Je m’intéresse beaucoup à la facture des instruments de musique et j’ai pu lire une traduction du manuscrit des frères Banû Mûsa sur les instruments de musique automatiques mus par l’hydraulique. Ce document a bien été écrit sous la domination musulmane à Byzance, mais le document n’est connu que par une copie sans les schémas, le document original ayant aussi été détruit par les Musulmans. J’ai eu l’occasion de reconstituer des schémas manquants en m’inspirant des travaux de Ctésibios d’Alexandrie au IIIème siècle avant notre ère. Cette filiation grecque est ainsi très importante dans le développement de la science des arabes. Sans le travail de Ctésibios, le travail des frères Banû Mûsa était impossible. Il n’est pas possible d’affirmer que les recherches des Grecs étaient en fait des recherches faites beaucoup plus tard par les Musulmans, car les travaux de Ctésibios étaient connus à Rome au premier siècle et il y a de nombreux témoignages.
Par ailleurs, quelques scientifiques comme le Dr Bechir Gorki ou le Dr Maurice Bucaille ont affirmé que le Coran contenait des affirmations scientifiques qui ne pouvaient pas être connues à l’époque, mais une analyse simple montre que cela ne tient pas.
« ceux qui, par milliers, embrassent l’Islam » Effectivement, ce mouvement existe, je le nierai pas, mais personnellement, je ne tirerai pas de fierté de la qualité de la foi de ces nouvelles recrues. Je connais personnellement 2 cas. Le premier, c’était une obligation pour pouvoir se marier (où est la liberté religieuse ?) et le deuxième est déjà revenu vers l’Eglise Catholique.
Il n’est pas nécessaire de connaître le Coran et l’Islam pour se convertir, les déconvenues arrivent plus tard alors que pour devenir Catholique, il est demandé 2 ans de formation et de discernement, ce qui permet de tester la qualité de la foi des postulants, le baptême n’étant pas toujours proposé à la fin.
L’Islam peut trouver sa place en France, mais ne peut pas se développer, car chez nous l’analyse critique est culturellement bien développée. Cette capacité à analyser se tourne depuis peu vers les fondement de l’Islam et ce que l’on découvre pourrait bien remettre votre propre foi en cause si vous ne réfléchissez pas plus loin que par l’acceptation simple de la tradition.

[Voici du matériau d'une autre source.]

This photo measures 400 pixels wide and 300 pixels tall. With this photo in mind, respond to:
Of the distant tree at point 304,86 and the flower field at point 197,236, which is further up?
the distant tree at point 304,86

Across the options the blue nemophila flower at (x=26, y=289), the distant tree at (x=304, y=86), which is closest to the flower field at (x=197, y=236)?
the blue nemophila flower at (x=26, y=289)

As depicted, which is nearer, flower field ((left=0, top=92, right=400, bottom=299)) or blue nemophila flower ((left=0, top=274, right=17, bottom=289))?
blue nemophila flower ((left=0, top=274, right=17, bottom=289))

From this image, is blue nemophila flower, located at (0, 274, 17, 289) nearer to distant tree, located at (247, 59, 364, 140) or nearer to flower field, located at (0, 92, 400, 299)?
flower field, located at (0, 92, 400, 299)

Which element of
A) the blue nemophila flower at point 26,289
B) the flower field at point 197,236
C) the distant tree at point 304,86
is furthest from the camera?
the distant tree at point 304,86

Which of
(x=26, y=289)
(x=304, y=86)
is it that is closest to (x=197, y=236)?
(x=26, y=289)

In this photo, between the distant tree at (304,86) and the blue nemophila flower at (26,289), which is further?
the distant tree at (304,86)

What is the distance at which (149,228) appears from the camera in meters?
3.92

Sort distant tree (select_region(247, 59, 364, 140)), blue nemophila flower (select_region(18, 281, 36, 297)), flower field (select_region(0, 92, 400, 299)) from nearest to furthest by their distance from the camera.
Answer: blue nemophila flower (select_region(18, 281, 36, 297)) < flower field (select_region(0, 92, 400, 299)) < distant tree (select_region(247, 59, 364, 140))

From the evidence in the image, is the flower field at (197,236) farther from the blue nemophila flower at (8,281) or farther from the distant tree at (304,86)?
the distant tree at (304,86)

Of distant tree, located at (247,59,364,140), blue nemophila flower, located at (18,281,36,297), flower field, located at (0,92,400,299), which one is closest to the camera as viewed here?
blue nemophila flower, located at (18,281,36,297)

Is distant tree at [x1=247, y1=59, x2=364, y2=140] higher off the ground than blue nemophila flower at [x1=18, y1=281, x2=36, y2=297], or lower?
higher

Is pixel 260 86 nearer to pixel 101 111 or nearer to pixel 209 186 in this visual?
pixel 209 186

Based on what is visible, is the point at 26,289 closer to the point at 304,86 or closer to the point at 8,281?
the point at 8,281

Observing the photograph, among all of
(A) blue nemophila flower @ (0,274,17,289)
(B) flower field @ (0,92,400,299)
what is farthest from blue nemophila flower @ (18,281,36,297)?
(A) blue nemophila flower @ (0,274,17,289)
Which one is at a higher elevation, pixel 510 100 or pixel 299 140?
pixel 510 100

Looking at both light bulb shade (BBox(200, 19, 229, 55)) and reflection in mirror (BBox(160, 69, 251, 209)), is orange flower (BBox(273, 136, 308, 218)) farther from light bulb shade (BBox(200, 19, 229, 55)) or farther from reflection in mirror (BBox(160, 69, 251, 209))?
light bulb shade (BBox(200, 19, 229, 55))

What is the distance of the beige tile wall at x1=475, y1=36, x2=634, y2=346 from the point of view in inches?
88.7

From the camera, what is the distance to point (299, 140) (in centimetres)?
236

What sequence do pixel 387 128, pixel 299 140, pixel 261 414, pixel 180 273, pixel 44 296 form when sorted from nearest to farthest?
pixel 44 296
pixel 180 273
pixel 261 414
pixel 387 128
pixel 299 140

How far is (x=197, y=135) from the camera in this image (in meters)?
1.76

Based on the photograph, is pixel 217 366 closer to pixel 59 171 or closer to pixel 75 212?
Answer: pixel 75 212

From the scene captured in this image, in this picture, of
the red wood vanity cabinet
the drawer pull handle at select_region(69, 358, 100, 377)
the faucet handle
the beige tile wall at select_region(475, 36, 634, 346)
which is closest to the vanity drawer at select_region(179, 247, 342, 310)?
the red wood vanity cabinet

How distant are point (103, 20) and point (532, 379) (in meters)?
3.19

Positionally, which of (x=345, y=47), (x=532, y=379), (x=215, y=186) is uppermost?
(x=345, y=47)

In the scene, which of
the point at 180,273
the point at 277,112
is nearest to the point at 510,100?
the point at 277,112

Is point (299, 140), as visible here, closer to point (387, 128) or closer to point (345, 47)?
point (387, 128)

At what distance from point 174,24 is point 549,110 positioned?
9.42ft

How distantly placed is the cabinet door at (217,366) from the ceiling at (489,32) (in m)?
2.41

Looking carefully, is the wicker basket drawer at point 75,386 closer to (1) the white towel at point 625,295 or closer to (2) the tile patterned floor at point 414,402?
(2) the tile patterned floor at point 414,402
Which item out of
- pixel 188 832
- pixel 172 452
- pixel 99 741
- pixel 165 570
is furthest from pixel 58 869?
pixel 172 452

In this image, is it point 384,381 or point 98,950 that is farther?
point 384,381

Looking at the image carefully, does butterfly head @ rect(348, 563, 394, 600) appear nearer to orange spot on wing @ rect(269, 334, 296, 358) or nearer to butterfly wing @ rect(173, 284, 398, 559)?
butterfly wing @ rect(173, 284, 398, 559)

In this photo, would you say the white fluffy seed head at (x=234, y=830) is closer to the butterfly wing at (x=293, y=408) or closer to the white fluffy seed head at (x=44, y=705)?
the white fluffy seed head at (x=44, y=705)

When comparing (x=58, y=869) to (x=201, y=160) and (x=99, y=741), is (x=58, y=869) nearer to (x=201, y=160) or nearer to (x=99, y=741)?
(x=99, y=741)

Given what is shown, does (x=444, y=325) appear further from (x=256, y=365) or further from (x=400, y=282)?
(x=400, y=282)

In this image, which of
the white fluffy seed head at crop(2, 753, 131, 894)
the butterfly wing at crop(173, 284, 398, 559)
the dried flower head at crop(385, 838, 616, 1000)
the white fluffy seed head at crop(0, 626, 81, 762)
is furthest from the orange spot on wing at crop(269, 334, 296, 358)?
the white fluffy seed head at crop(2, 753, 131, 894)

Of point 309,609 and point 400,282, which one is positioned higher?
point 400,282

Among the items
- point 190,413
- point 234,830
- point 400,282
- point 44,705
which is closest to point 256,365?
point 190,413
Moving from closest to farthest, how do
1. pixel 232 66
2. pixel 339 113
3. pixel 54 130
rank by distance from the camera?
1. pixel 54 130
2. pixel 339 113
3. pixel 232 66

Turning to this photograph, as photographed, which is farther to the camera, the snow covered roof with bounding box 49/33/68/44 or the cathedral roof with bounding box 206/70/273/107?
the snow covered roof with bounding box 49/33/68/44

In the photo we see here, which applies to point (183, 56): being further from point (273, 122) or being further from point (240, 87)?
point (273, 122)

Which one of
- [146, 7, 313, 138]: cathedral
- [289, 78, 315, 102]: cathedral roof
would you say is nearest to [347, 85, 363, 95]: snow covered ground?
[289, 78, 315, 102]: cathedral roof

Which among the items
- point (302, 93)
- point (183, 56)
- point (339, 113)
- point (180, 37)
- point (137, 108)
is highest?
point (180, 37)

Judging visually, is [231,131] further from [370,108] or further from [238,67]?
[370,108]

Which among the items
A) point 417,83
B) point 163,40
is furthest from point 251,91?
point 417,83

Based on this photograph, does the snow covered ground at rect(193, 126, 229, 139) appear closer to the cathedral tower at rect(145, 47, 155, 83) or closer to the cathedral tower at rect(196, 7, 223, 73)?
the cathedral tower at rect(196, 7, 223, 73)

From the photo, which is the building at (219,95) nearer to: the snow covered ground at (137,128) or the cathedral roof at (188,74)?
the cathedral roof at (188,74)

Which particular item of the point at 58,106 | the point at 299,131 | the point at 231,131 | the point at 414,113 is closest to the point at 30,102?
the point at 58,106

Aujourd’hui, les musulmans qui se tournent vers le Christianisme sont également des milliers, beaucoup se cachent pour ne pas faire face à la répression, mais pas tous. Il y a suffisamment de témoignages sur Youtube pour vous faire une idée.
A ces conversions en France, il faut ajouter les conversions des Kabyles en Algérie qui sont également des milliers. Il y a peut-être aussi pour les Kabyles une réaction à l’envahisseur arabe, ceux-ci sont restés nettement plus longtemps que les colonisateurs français...
Toujours est-il que malgré les menaces, l’Islam commence à reculer sur ses propres terres. Il faut sans doute aussi y voir un effet de la radicalisation d’une partie du monde islamique qui n’est pas suivie par une majorité de la population. Plus je m’intéresse à L’Islam, plus je pense qu’il n’est pas possible de résister au radicalisme en restant Musulman. Tout ce qui est en rapport avec la tolérance et la non violence est situé dans quelques recueils de Hadith et dans la tradition. Le Coran ne montre que de la violence au premier degré, surtout avec la doctrine de l’abrogation. Dans ces conditions, il n’est guère facile de faire une réponse théologique au radicalisme.
En fait, pour progresser, il faut ramener toutes les paroles du Coran dans le contexte où elles ont été prononcées. Beaucoup de ces paroles sont des commentaires à mettre en face de situations décrites dans la Bible. Le problèmes est que les références bibliques n’apparaissent pas dans le Coran et la contextualisation est difficile à faire, mais cette approche change radicalement l’interprétation que l’on peut faire du Coran. Il est nécessaire que les Musulmans s’emparent eux-même de ce travail pour rester crédibles.